Obesity may be on the rise, but the market for weight-loss pills is not.
According to the Center for Disease Control and Prevention, more than 70.7 percent of the U.S. adult population is considered obese or overweight. So why is it that multiple FDA-approved weight-loss drugs seemed to have failed? Simply put, doctors aren’t prescribing them, insurers won’t cover them, and patients aren’t asking for them.
Michael Narachi, president and CEO of Orexigen, says one of the main reasons why doctors aren’t writing scripts for these weight-loss pills is because most were trained at a time when obesity wasn’t considered a disease. Ania Jastreboff, M.D., Ph.D., and assistant professor of adult and pediatric endocrinology at Yale School of Medicine agrees, adding that a significant amount of education and training in the area is still needed.
“Because obesity wasn’t recognized as a disease in and of itself, and many people still don’t recognize it as a chronic disease, it wasn’t being treated as such and it wasn’t being taught in medical school,” Jastreboff said. “Nutrition would be allotted perhaps a day or two – if that – and physical activity, even less.”
Doctors have also been hesitant to prescribe some of these drugs since they have been shown to cause adverse effects.
“In the past, anti-obesity medications have had a bit of a sordid history in terms of negative side effects or even negative medical consequences, including cardiovascular events, stroke, depression, and suicidal ideations,” Jastreboff explained.
Another barrier is insurance coverage. Unlike public health systems that are committed to dealing with obesity-related issues, U.S. insurers will not cover the same patient long-term.

◆ EXTRACTED DATA ◆
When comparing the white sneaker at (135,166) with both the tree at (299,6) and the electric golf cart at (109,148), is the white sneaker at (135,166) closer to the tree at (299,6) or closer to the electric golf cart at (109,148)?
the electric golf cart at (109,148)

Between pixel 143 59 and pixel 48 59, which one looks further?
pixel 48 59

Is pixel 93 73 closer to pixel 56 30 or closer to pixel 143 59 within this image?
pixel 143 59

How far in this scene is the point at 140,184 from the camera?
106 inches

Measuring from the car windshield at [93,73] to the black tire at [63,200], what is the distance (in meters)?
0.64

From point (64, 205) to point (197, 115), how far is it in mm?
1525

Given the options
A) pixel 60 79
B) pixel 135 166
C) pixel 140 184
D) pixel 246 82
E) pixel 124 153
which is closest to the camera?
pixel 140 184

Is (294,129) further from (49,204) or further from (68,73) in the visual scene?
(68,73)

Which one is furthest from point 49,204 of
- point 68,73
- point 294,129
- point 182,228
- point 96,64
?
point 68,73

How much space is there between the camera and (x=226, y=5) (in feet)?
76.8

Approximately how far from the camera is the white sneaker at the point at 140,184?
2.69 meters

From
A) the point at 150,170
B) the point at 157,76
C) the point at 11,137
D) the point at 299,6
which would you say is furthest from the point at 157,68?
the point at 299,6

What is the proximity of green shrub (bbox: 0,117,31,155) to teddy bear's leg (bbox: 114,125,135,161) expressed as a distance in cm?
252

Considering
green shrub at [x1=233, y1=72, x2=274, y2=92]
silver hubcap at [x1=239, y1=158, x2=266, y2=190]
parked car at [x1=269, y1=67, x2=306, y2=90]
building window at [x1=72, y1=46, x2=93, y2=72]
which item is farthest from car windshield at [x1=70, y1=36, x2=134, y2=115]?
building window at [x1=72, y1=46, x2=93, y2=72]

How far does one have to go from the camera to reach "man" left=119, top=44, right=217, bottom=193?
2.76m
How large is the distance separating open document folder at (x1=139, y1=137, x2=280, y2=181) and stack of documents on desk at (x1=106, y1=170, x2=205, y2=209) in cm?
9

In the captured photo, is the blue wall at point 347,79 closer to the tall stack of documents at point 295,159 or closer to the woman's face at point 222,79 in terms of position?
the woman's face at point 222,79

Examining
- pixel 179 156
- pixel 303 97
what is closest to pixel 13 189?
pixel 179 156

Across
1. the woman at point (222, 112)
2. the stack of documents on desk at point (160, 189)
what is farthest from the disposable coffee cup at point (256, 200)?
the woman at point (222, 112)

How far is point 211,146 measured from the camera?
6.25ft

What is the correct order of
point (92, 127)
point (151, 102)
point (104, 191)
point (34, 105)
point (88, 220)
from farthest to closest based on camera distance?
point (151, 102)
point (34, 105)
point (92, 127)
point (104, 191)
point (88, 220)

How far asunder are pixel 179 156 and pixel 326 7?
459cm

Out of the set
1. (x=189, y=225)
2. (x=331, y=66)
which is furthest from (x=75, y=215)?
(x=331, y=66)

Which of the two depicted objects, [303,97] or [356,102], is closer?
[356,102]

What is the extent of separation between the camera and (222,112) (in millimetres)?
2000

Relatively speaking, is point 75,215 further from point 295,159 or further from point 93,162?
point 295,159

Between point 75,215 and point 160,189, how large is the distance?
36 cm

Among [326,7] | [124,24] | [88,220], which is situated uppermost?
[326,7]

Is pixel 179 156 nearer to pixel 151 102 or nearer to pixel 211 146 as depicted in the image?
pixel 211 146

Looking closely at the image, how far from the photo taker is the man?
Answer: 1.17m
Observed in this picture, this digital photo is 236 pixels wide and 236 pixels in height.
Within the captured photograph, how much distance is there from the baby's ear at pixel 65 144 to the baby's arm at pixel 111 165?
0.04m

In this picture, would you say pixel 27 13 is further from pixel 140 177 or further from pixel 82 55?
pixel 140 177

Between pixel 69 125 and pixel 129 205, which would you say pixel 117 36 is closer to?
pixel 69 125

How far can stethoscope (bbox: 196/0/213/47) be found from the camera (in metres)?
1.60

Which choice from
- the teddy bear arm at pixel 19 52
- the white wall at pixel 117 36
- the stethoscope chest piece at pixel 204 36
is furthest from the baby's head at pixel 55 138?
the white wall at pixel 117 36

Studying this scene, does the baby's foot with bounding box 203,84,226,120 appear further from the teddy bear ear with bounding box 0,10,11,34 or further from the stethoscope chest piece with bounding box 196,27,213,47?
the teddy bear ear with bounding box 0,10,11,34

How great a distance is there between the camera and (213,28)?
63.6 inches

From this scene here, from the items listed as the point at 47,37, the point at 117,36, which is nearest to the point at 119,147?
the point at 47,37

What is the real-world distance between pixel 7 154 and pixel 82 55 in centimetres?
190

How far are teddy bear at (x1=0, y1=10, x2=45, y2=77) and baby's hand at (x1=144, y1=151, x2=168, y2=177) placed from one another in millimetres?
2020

◆ ASSIGNMENT 1 ◆
From the text on weight-loss pills, translate this sentence into Spanish: "Doctors have also been hesitant to prescribe some of these drugs since they have been shown to cause adverse effects."
◆ ASSIGNMENT 2 ◆
Answer these questions using the text on weight-loss pills:
(a) According to the Center for Disease Control and Prevention, what share of the U.S. adult population is considered obese or overweight?
(b) At which school is Ania Jastreboff an assistant professor?
(c) According to Jastreboff, how much time would nutrition be allotted in medical school?
◆ ASSIGNMENT 3 ◆
Rewrite the part of the text on weight-loss pills that begins at the words "According to the" and stops after "asking for them.", substituting "anti-obesity medications" for "weight-loss drugs".

◆ SOLUTION 1 ◆
Los médicos también se han mostrado reacios a recetar algunos de estos medicamentos, ya que se ha demostrado que causan efectos adversos.

◆ SOLUTION 2 ◆
(a) More than 70.7 percent.
(b) Yale School of Medicine.
(c) Perhaps a day or two, if that.

◆ SOLUTION 3 ◆
According to the Center for Disease Control and Prevention, more than 70.7 percent of the U.S. adult population is considered obese or overweight. So why is it that multiple FDA-approved anti-obesity medications seemed to have failed? Simply put, doctors aren’t prescribing them, insurers won’t cover them, and patients aren’t asking for them.